Max Holloway and Dustin Poirier ahead of UFC 236
Max Holloway and Dustin Poirier ahead of UFC 236 Credit: Mike Sloan/Sherdog.com

Fight #1: Poirier vs Holloway 2

Dustin Poirier’s finest hour, and probably his best fight, came when he challenged for interim gold against featherweight champion and all-time great Max Holloway. Despite being a sizable underdog, Dustin hurt Max on the feet more than anyone ever had, but could not actually drop him, but would have if the fence was not there. Max battled back and pushed Dustin to the limit, but when he appeared to be folding, Poirier fought back from the brink, finding the composure and energy to win the fourth and fifth rounds against the man with the best late-round abilities in the sport.

For five rounds, not a round passed without instances of high drama and/or action occurring. The pugilistic abilities of these men in four ounce gloves was something to behold. Lesser men would have fallen from any of half a dozen different shots Poirier landed in the first round alone, but Max absorbed a stampede’s worth of damage in one of the best displays of durability in MMA history ‘Blessed’ is a fitting name given his chin and heart, as Holloway still fought back every single time to give something in return to make Dustin back up.

Every single opponent Dustin had started rolling downhill on for a while had given in. Max Holloway would not, did not even get close to doing so. It was like the Jim Miller fight for Dustin, just if Holloway was a boss ten levels stronger than Miller. Poirier had to push through hell and readjust his approach multiple times just to stay in the fight and give himself a chance to win it. That is why Poirier has a unique mind for fighting, and not only a unique physical ability to fight, to truly fight, to scrap, brawl, etc. He may have been sniped in the past by a natural puncher in McGregor, but Dustin proved later that the fighter inside him could still face down Conor’s any day, proving himself to be the better fighter. But Conor was not even his toughest test. Max Holloway was, and Dustin beat him comprehensively, pushing him into his next era, that of a veteran, burgeoning prizefighting superstar.

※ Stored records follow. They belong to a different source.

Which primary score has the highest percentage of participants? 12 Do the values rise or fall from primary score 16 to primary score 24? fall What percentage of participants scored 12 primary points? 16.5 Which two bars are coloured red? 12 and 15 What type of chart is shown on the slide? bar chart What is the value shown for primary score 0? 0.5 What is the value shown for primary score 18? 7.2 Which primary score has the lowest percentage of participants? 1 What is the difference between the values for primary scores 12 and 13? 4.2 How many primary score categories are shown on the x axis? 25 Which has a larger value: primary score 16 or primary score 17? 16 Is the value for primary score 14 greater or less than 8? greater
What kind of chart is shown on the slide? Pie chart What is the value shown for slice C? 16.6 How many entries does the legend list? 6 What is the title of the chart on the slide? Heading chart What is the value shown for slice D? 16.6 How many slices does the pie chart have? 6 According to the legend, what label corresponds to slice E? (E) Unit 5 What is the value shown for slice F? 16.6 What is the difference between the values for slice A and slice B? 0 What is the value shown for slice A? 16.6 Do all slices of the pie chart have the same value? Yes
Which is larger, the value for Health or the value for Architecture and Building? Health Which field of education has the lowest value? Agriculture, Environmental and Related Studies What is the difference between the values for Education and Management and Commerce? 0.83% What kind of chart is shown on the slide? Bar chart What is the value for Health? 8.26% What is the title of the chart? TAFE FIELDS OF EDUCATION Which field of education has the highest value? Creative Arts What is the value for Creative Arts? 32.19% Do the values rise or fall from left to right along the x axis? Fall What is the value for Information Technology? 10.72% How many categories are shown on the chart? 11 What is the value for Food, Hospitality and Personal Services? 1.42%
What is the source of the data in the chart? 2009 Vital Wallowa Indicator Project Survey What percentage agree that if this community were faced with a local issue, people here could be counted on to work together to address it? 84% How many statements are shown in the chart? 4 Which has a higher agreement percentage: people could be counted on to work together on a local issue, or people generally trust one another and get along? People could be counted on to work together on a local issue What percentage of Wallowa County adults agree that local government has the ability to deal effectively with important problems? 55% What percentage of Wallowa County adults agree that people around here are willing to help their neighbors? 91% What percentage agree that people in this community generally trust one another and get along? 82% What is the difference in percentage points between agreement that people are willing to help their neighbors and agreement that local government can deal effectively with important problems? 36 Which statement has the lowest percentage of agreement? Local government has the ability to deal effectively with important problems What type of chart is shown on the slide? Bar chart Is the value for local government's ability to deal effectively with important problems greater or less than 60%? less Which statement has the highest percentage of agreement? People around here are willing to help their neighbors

It may not have been his prettiest victory, or the one that garnered the most attention, or even the one that was most violent; but when people point to a fight and say, “This is why Dustin Poirier is great,” the Max Holloway fight encompasses it all more than any other. His best win, capping off an incredible winning streak, against one of the best fighters ever, delivering the fight of the year for 2018 — beating Holloway in that fashion was what cemented Dustin as a legend to me. Paid in Full.